▶ **What you have to do**
Copy out every one of the entries below word for word, leaving out the pictures.

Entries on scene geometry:
----

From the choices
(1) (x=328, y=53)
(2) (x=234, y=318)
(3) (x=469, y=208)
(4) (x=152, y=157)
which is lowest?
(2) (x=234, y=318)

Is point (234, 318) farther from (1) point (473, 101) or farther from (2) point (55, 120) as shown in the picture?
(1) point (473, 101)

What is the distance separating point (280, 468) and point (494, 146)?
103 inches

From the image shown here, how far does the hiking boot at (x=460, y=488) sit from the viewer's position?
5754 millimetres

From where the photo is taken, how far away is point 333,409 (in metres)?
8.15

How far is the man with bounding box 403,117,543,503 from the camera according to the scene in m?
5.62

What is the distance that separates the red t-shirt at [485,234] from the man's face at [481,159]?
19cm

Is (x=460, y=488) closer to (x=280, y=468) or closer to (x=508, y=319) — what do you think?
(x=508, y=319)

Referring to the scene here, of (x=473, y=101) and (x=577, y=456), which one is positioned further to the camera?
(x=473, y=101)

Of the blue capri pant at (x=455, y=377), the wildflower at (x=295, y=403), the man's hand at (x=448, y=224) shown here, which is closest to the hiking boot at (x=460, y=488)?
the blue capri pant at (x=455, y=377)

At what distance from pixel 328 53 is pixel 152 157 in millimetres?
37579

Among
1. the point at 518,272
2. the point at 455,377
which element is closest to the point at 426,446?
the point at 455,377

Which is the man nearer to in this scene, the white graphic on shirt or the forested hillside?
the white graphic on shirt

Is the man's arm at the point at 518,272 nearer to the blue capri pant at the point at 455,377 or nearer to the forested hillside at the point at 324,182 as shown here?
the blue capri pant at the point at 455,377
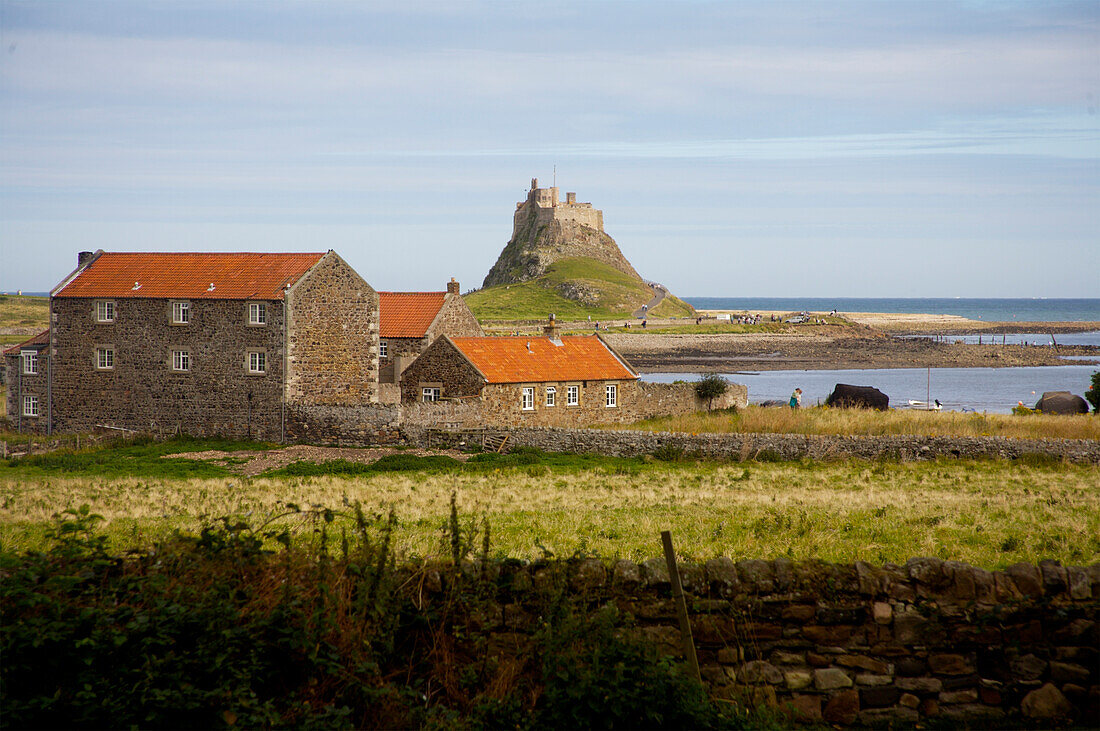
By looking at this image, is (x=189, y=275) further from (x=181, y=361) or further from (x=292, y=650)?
(x=292, y=650)

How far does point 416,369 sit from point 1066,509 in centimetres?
3016

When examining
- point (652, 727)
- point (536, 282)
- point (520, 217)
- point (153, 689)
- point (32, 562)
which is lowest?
point (652, 727)

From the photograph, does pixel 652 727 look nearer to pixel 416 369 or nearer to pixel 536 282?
pixel 416 369

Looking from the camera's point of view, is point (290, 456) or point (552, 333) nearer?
point (290, 456)

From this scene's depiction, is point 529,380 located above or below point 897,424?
above

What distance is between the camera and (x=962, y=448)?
28281 millimetres

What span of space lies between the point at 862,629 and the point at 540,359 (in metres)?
35.3

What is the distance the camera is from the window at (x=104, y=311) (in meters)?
39.7

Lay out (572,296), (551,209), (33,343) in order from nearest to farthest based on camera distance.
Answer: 1. (33,343)
2. (572,296)
3. (551,209)

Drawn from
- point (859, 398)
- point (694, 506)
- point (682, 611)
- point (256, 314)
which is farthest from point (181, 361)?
point (682, 611)

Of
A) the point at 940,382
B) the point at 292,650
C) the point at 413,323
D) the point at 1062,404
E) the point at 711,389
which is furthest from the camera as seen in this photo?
the point at 940,382

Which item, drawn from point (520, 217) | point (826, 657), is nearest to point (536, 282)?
point (520, 217)

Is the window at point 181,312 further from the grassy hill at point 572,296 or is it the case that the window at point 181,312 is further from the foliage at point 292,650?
the grassy hill at point 572,296

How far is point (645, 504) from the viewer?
2014 cm
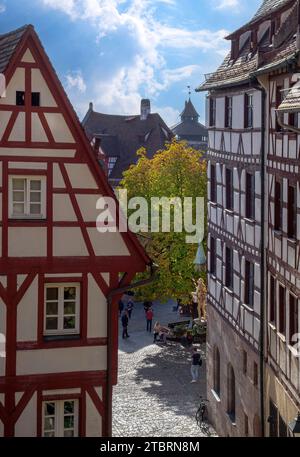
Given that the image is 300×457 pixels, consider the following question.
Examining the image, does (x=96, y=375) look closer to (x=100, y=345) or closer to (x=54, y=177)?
(x=100, y=345)

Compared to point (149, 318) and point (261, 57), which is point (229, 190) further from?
point (149, 318)

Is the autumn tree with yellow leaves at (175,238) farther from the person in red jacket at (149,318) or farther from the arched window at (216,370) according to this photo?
the arched window at (216,370)

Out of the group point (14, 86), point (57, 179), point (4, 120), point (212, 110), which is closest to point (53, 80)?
point (14, 86)

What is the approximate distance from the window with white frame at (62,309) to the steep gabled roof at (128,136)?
177 feet

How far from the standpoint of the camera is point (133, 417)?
88.0 feet

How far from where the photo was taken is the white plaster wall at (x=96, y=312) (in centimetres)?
1513

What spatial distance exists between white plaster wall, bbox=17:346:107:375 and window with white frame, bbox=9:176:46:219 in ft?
8.19

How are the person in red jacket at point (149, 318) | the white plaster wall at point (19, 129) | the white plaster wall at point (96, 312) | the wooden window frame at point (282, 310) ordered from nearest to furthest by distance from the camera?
the white plaster wall at point (19, 129) < the white plaster wall at point (96, 312) < the wooden window frame at point (282, 310) < the person in red jacket at point (149, 318)

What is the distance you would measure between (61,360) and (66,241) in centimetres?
218

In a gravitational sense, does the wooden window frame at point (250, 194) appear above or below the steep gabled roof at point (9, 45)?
below

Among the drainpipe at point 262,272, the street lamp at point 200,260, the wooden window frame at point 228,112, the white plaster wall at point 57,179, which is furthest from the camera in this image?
the street lamp at point 200,260

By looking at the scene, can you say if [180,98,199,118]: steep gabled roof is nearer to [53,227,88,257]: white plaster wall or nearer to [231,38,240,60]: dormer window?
[231,38,240,60]: dormer window

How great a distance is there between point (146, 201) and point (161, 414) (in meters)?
14.8

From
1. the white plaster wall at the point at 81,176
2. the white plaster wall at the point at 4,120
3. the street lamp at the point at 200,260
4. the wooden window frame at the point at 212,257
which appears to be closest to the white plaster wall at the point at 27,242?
the white plaster wall at the point at 81,176
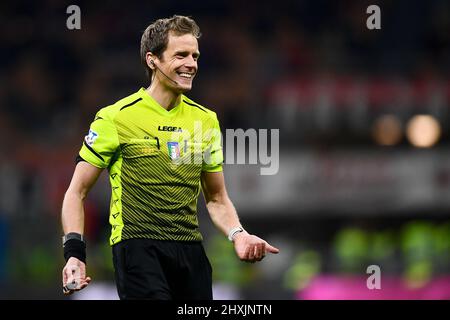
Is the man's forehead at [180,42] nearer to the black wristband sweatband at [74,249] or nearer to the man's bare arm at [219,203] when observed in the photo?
the man's bare arm at [219,203]

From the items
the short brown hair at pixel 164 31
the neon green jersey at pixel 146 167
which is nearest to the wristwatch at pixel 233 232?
the neon green jersey at pixel 146 167

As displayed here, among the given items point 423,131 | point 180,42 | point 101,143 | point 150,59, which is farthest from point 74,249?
point 423,131

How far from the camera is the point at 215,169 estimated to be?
21.5 ft

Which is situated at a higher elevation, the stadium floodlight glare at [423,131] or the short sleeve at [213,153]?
the short sleeve at [213,153]

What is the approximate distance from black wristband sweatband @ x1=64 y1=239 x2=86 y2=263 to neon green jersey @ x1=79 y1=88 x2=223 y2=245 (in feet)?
0.83

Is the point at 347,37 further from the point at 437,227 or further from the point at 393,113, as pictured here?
the point at 437,227

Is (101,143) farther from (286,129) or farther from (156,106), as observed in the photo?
(286,129)

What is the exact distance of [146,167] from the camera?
6.25 meters

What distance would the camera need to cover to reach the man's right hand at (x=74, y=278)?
5.75m

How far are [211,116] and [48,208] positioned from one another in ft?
39.2

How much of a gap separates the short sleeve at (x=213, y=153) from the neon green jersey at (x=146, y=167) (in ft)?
0.29

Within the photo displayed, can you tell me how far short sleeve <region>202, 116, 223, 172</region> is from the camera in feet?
21.3

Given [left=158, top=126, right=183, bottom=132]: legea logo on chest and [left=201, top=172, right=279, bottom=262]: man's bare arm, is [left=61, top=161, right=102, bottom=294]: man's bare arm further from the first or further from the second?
[left=201, top=172, right=279, bottom=262]: man's bare arm

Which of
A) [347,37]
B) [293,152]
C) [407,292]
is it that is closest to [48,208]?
[293,152]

----

▶ **The result**
From the choices
(1) (x=328, y=53)
(2) (x=234, y=318)
(3) (x=469, y=208)
(4) (x=152, y=157)
which is lowest?
(2) (x=234, y=318)

Is point (234, 318) farther from (1) point (473, 101) or farther from (2) point (55, 120) as shown in the picture?
(1) point (473, 101)

What is the distance separating point (280, 468) and point (494, 146)?
103 inches

From the image shown here, how far does the hiking boot at (x=460, y=488) sit from the viewer's position?
5754 millimetres

From where the photo is taken, how far away is point 333,409 (in metres)?
8.15

How far is the man with bounding box 403,117,543,503 from the camera according to the scene in m?
5.62

What is the distance that separates the red t-shirt at [485,234] from the man's face at [481,159]?
19cm

Is (x=460, y=488) closer to (x=280, y=468) or closer to (x=508, y=319) — what do you think?
(x=508, y=319)

Referring to the scene here, of (x=473, y=101) and (x=577, y=456), which one is positioned further to the camera?
(x=473, y=101)

Of the blue capri pant at (x=455, y=377), the wildflower at (x=295, y=403), the man's hand at (x=448, y=224) shown here, which is closest to the hiking boot at (x=460, y=488)?
the blue capri pant at (x=455, y=377)

At what distance from pixel 328 53 is pixel 152 157 in millimetres?
37579

Among
1. the point at 518,272
2. the point at 455,377
which element is closest to the point at 426,446?
the point at 455,377

Which is the man nearer to in this scene, the white graphic on shirt or the forested hillside?
the white graphic on shirt

Is the man's arm at the point at 518,272 nearer to the blue capri pant at the point at 455,377 or nearer to the forested hillside at the point at 324,182 as shown here?
the blue capri pant at the point at 455,377
By looking at this image, is (x=189, y=275) further from (x=181, y=361) or further from (x=292, y=650)?
(x=292, y=650)

How far does point 416,369 sit from point 1066,509 in centimetres?
3016

When examining
- point (652, 727)
- point (536, 282)
- point (520, 217)
- point (153, 689)
- point (32, 562)
which is lowest?
point (652, 727)

From the photograph, does pixel 652 727 look nearer to pixel 416 369 or nearer to pixel 536 282?
pixel 416 369

Looking from the camera's point of view, is point (290, 456) or point (552, 333) nearer?
point (290, 456)

From this scene's depiction, is point 529,380 located above or below point 897,424?
above

What distance is between the camera and (x=962, y=448)?
28281 millimetres

What span of space lies between the point at 862,629 and the point at 540,359 (in metres)?
35.3

What is the distance the camera is from the window at (x=104, y=311) (in meters)?
39.7

Lay out (572,296), (551,209), (33,343) in order from nearest to farthest based on camera distance.
Answer: 1. (33,343)
2. (572,296)
3. (551,209)

Drawn from
- point (859, 398)
- point (694, 506)
- point (682, 611)
- point (256, 314)
which is farthest from point (181, 361)?
point (682, 611)

Of
A) the point at 940,382
B) the point at 292,650
C) the point at 413,323
D) the point at 1062,404
E) the point at 711,389
which is furthest from the camera as seen in this photo?
the point at 940,382

Which item, drawn from point (520, 217) | point (826, 657), is nearest to point (536, 282)?
point (520, 217)

Is the window at point 181,312 further from the grassy hill at point 572,296 or is it the case that the window at point 181,312 is further from the foliage at point 292,650?
the grassy hill at point 572,296

How far is point (645, 504) from the viewer?
2014 cm
Given that the image is 300×457 pixels, consider the following question.
Examining the image, does (x=96, y=375) look closer to (x=100, y=345) or closer to (x=54, y=177)?
(x=100, y=345)

Compared to point (149, 318) and point (261, 57), which is point (229, 190) further from?
point (149, 318)

Is the autumn tree with yellow leaves at (175,238) farther from the person in red jacket at (149,318) or farther from the arched window at (216,370) according to this photo?
the arched window at (216,370)

Out of the group point (14, 86), point (57, 179), point (4, 120), point (212, 110), which is closest to point (53, 80)?
point (14, 86)

What is the approximate distance from the window with white frame at (62,309) to the steep gabled roof at (128,136)?
177 feet

How far from the standpoint of the camera is point (133, 417)?
88.0 feet

How far from where the photo was taken is the white plaster wall at (x=96, y=312) (in centimetres)?
1513

What spatial distance exists between white plaster wall, bbox=17:346:107:375 and window with white frame, bbox=9:176:46:219 in ft?
8.19

How are the person in red jacket at point (149, 318) | the white plaster wall at point (19, 129) | the white plaster wall at point (96, 312) | the wooden window frame at point (282, 310) ordered from nearest to furthest by distance from the camera?
the white plaster wall at point (19, 129) < the white plaster wall at point (96, 312) < the wooden window frame at point (282, 310) < the person in red jacket at point (149, 318)

What is the distance you would measure between (61,360) and (66,241) in centimetres?
218

In a gravitational sense, does the wooden window frame at point (250, 194) appear above or below the steep gabled roof at point (9, 45)?
below

Among the drainpipe at point 262,272, the street lamp at point 200,260, the wooden window frame at point 228,112, the white plaster wall at point 57,179, which is furthest from the camera in this image?
the street lamp at point 200,260

By looking at the scene, can you say if [180,98,199,118]: steep gabled roof is nearer to [53,227,88,257]: white plaster wall or nearer to [231,38,240,60]: dormer window?
[231,38,240,60]: dormer window

How great a distance is there between point (146, 201) and point (161, 414) (in meters)?
14.8

From
1. the white plaster wall at the point at 81,176
2. the white plaster wall at the point at 4,120
3. the street lamp at the point at 200,260
4. the wooden window frame at the point at 212,257
which appears to be closest to the white plaster wall at the point at 27,242?
the white plaster wall at the point at 81,176
Is the man's forehead at [180,42] nearer to the black wristband sweatband at [74,249] or nearer to the man's bare arm at [219,203] when observed in the photo?
the man's bare arm at [219,203]

From the items
the short brown hair at pixel 164 31
the neon green jersey at pixel 146 167
which is nearest to the wristwatch at pixel 233 232?
the neon green jersey at pixel 146 167

As displayed here, among the given items point 423,131 | point 180,42 | point 101,143 | point 150,59, which is farthest from point 74,249?
point 423,131

How far from the camera is the point at 215,169 estimated to be?
21.5 ft

Which is situated at a higher elevation, the stadium floodlight glare at [423,131] or the short sleeve at [213,153]?
the short sleeve at [213,153]

What is the approximate distance from black wristband sweatband @ x1=64 y1=239 x2=86 y2=263 to neon green jersey @ x1=79 y1=88 x2=223 y2=245 (in feet)?
0.83

Is the point at 347,37 further from the point at 437,227 or further from the point at 393,113, as pictured here?
the point at 437,227

Is (101,143) farther from (286,129) or farther from (156,106), as observed in the photo?
(286,129)

What is the exact distance of [146,167] from the camera?
6.25 meters

What distance would the camera need to cover to reach the man's right hand at (x=74, y=278)?
5.75m

How far are [211,116] and [48,208] positioned from one another in ft?
39.2

How much of a gap separates the short sleeve at (x=213, y=153) from the neon green jersey at (x=146, y=167) (in ft)?
0.29

Within the photo displayed, can you tell me how far short sleeve <region>202, 116, 223, 172</region> is from the camera in feet?
21.3

Given [left=158, top=126, right=183, bottom=132]: legea logo on chest and [left=201, top=172, right=279, bottom=262]: man's bare arm, is [left=61, top=161, right=102, bottom=294]: man's bare arm further from the first or further from the second?
[left=201, top=172, right=279, bottom=262]: man's bare arm

Which of
A) [347,37]
B) [293,152]
C) [407,292]
is it that is closest to [48,208]?
[293,152]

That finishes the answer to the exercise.